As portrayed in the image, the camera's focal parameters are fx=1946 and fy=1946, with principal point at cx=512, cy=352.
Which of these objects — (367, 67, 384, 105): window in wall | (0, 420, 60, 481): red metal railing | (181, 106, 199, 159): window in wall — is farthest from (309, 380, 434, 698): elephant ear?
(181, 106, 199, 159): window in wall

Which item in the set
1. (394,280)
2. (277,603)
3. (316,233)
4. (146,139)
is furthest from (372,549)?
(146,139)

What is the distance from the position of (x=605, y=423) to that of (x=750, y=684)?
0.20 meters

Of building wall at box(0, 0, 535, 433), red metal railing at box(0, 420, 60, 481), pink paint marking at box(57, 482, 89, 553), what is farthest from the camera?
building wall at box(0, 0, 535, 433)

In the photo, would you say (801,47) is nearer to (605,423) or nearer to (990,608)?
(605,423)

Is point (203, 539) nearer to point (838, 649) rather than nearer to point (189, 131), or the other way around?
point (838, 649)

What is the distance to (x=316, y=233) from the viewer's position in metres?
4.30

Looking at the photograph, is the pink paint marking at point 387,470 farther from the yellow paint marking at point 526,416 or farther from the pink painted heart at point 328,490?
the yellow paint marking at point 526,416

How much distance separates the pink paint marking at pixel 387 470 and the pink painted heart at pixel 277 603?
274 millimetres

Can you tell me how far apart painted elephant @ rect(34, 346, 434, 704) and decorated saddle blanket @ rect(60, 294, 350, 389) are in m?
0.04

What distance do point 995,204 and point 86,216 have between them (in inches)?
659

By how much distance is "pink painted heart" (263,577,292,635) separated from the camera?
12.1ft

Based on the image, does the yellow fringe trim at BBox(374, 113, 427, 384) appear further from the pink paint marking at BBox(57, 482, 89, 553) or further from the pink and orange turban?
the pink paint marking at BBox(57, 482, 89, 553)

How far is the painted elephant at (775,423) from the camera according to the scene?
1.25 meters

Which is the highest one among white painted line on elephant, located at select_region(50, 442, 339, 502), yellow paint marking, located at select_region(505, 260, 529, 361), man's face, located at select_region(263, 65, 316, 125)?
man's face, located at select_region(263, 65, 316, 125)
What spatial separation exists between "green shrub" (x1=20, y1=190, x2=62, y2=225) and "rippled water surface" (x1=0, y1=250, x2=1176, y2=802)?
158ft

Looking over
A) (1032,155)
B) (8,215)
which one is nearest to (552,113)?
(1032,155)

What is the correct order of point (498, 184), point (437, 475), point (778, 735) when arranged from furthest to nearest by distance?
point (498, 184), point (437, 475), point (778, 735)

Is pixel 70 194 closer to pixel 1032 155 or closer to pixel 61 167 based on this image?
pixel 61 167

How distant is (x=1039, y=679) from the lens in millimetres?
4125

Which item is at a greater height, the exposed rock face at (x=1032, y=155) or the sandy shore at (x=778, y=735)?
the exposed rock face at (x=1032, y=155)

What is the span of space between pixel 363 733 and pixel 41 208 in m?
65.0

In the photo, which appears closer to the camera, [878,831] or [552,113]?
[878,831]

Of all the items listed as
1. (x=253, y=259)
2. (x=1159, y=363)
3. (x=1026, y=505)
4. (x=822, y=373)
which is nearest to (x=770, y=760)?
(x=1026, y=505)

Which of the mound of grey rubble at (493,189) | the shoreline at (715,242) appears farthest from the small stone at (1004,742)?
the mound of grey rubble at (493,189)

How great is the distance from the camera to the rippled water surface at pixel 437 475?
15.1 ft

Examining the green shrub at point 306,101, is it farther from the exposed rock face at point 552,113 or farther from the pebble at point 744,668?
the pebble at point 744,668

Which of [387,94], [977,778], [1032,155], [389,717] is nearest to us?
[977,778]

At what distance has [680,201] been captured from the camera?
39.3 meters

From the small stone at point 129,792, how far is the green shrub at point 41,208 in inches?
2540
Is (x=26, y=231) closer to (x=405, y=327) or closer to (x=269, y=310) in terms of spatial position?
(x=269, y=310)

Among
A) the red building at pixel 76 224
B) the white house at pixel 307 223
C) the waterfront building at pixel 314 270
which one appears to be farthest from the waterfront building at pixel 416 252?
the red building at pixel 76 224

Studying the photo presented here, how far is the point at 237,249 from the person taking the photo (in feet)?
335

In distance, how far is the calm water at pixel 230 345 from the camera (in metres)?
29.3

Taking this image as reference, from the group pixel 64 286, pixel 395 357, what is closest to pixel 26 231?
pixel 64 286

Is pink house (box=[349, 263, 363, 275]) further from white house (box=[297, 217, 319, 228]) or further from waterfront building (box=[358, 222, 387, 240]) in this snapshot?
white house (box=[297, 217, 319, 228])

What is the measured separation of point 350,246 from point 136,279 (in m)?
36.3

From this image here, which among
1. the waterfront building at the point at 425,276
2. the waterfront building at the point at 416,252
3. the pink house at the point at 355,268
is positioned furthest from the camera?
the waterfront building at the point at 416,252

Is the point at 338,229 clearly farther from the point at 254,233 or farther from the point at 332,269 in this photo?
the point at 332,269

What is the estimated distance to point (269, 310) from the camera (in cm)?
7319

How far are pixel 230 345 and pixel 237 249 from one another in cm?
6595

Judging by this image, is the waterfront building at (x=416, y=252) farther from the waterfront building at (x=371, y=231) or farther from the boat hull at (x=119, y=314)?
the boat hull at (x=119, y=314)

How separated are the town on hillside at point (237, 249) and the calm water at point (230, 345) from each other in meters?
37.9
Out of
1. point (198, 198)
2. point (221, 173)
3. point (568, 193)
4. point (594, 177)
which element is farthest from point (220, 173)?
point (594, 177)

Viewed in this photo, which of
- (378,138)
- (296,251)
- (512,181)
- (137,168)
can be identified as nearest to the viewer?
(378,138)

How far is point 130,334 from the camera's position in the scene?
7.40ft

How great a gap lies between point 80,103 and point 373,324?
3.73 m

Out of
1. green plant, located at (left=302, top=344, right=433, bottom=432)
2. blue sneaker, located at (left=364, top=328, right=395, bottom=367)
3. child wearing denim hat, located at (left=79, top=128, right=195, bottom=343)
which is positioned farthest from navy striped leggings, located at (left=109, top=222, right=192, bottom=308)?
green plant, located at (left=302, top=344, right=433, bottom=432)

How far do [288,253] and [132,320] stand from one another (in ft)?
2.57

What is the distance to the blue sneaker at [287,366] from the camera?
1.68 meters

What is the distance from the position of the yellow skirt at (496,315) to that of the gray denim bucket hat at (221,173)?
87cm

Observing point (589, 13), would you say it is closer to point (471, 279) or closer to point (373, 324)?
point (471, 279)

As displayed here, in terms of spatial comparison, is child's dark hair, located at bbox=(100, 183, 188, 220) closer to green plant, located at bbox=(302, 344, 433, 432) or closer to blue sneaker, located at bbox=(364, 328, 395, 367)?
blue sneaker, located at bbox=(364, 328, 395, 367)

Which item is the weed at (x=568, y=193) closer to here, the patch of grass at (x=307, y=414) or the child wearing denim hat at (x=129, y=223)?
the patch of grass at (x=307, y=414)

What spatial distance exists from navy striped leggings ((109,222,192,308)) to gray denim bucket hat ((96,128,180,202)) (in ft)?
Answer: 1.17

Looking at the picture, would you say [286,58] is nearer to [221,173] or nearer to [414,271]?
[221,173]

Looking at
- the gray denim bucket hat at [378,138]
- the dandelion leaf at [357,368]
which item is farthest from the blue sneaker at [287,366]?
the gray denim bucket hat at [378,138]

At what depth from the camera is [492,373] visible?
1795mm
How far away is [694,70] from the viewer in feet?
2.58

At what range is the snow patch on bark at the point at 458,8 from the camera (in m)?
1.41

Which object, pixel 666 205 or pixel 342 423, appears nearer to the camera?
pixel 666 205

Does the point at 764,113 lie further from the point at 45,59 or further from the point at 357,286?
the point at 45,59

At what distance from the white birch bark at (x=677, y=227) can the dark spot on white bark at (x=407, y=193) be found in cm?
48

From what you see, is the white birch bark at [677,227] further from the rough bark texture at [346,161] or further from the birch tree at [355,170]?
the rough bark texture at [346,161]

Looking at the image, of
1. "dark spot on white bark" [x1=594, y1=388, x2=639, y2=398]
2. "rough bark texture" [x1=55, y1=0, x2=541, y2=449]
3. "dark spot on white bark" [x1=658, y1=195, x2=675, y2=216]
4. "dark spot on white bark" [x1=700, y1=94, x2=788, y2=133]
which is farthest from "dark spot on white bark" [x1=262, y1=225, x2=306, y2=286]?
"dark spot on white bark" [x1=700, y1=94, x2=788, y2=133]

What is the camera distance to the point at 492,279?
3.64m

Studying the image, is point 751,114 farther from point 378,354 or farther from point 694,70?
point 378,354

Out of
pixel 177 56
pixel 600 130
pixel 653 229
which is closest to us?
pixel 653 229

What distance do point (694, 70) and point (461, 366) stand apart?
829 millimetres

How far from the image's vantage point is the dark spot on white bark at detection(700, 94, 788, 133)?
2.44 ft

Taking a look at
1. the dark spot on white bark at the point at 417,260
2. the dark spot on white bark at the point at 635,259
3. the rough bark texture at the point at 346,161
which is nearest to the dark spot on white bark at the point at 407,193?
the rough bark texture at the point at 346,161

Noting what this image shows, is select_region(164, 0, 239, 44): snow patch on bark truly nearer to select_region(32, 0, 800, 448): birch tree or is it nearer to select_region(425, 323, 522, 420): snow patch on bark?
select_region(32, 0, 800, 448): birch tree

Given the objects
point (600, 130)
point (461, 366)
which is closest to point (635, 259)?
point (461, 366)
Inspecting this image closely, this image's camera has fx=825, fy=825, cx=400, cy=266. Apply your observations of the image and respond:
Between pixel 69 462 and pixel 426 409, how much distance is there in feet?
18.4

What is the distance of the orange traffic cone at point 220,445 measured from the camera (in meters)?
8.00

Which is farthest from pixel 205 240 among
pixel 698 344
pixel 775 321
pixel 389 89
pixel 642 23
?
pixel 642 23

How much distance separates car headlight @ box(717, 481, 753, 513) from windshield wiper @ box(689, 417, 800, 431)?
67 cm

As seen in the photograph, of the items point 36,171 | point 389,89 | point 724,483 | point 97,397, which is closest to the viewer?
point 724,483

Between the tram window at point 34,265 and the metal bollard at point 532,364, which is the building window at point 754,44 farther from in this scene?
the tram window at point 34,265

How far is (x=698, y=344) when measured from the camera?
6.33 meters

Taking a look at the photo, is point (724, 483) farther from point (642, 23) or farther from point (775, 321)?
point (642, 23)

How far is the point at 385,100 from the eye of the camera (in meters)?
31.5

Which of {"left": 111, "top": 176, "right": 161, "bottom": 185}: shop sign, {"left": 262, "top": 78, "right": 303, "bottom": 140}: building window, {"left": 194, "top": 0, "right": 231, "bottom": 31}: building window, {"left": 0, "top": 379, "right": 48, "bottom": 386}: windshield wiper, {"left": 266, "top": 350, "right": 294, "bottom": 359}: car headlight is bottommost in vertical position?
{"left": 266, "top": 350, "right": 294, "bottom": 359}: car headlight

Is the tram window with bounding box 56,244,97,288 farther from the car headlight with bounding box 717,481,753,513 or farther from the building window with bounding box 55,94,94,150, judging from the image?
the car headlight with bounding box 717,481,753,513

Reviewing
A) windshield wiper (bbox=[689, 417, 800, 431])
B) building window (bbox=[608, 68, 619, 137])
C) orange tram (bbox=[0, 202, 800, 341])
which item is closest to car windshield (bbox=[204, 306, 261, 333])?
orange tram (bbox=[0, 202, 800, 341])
═══
Instruction ▸
Write the lines out exactly, from the one with "How much distance separates car" down to the last line of the listing, and leave out all others.

Exercise response ▸
How much distance separates car headlight @ box(717, 481, 753, 513) from windshield wiper @ box(689, 417, 800, 431)?
67 cm

As seen in the photograph, of the items point 36,171 | point 389,89 | point 724,483 | point 97,397, which is closest to the viewer?
point 724,483

Between the tram window at point 34,265 and the metal bollard at point 532,364, which is the building window at point 754,44 farther from in this scene?
the tram window at point 34,265

How far is (x=698, y=344) when measured from the camera?
6.33 meters

Taking a look at the photo, is point (724, 483) farther from point (642, 23) or farther from point (775, 321)?
point (642, 23)

How far is the point at 385,100 from the eye of the camera (in meters)?
31.5

Which of {"left": 111, "top": 176, "right": 161, "bottom": 185}: shop sign, {"left": 262, "top": 78, "right": 303, "bottom": 140}: building window, {"left": 194, "top": 0, "right": 231, "bottom": 31}: building window, {"left": 0, "top": 379, "right": 48, "bottom": 386}: windshield wiper, {"left": 266, "top": 350, "right": 294, "bottom": 359}: car headlight is bottommost in vertical position?
{"left": 266, "top": 350, "right": 294, "bottom": 359}: car headlight

Is the tram window with bounding box 56,244,97,288 farther from the car headlight with bounding box 717,481,753,513 or farther from the building window with bounding box 55,94,94,150, judging from the image?
the car headlight with bounding box 717,481,753,513

Reviewing
A) windshield wiper (bbox=[689, 417, 800, 431])
B) building window (bbox=[608, 68, 619, 137])
C) orange tram (bbox=[0, 202, 800, 341])
which item is closest to car windshield (bbox=[204, 306, 261, 333])?
orange tram (bbox=[0, 202, 800, 341])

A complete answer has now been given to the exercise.